Anyone have experience turning the 350 into a decent bio-filter (short of buying the bio-wheel version)?


----------



## JWerner2 (Jul 7, 2008)

Do a search. =D>

One on the topic of the Magnum 350.


----------



## zoyvig (Oct 27, 2006)

I fill all of my Magnum 350 canisters and 250 HOT filters with Seachem "MATRIX". I have reused the foam and filter sleeves over and over for years. About half of these filters are with a Bio-Wheel attachment. Most of my aquariums also have a 350B HOB with just polyester floss. If I need carbon I use it in the 350B HOB.

All of my Marineland filters are older; but very quiet! I read a lot of complaints about their noise on the Forum, but all of mine are extremely quiet. As a matter of fact I am in the process of cleaning them for storage to keep them to use after we move.


----------



## JWerner2 (Jul 7, 2008)

Unless you have a trickle filter/sump most of the Bio is in the tank anyways. Filters in general move to fast to be that great of a bio tool.

I have had some tanks with no bio media in my cans, just floss and they never crashed or spiked.


----------



## MPC (Jan 18, 2008)

JWerner2 said:


> On each hose at the quick disconnect locks are to white valves.
> 
> Are we talking about the same filter? I never had one flood out of a tank, I wouldn't imagine they could.

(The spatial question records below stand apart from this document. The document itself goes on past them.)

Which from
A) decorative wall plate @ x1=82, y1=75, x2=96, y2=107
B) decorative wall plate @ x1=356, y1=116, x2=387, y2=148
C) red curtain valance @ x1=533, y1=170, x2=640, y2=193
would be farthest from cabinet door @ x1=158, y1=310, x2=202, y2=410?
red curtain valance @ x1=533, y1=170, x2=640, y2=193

Nope! My bad, got the 350 mixed up with the C360 which I have.


----------



## JWerner2 (Jul 7, 2008)

I still dont see how it could flood.

Its all contained.


----------



## ka2zesmi786 (Feb 14, 2009)

i had a problem with my magnum 350. the clamps and the attachment to the hoses suck. they never attach correct and leak. so what i did is that i bought hose clamps from an automotive store and screwed those on along with the plastic screw on attachment. now its perfect. :thumb: so overall i like my filter very much.


----------



## JWerner2 (Jul 7, 2008)

Yours sucked. Ours dont 

I never had a problem or heard of one.


----------



## gtsum (Feb 25, 2008)

I have had 2 C360's on my 75G and they have worked well the last year until recently...one of them starting spitting air, and leaking like a sieve. I do not trust them anymore, and the leaky one is sitting in the garage. They are not "silent" either...Eheim for me from here on out...I am a firm believer in you get what you pay for, and the C360's seem to have some issues developing leaks after 6-12 months


----------



## Riceburner (Sep 3, 2008)

I have an older version of the Magnum 350 I think. I scrapped the filter tube(cloggs up too quickly) and stacked filter sponge, crushed coral and scrubbies. Seems to be working better.


----------



## shoebag22 (Oct 14, 2007)

I had an issue with a 360 and customer service was awesome. definitely a marineland customer from now on.


----------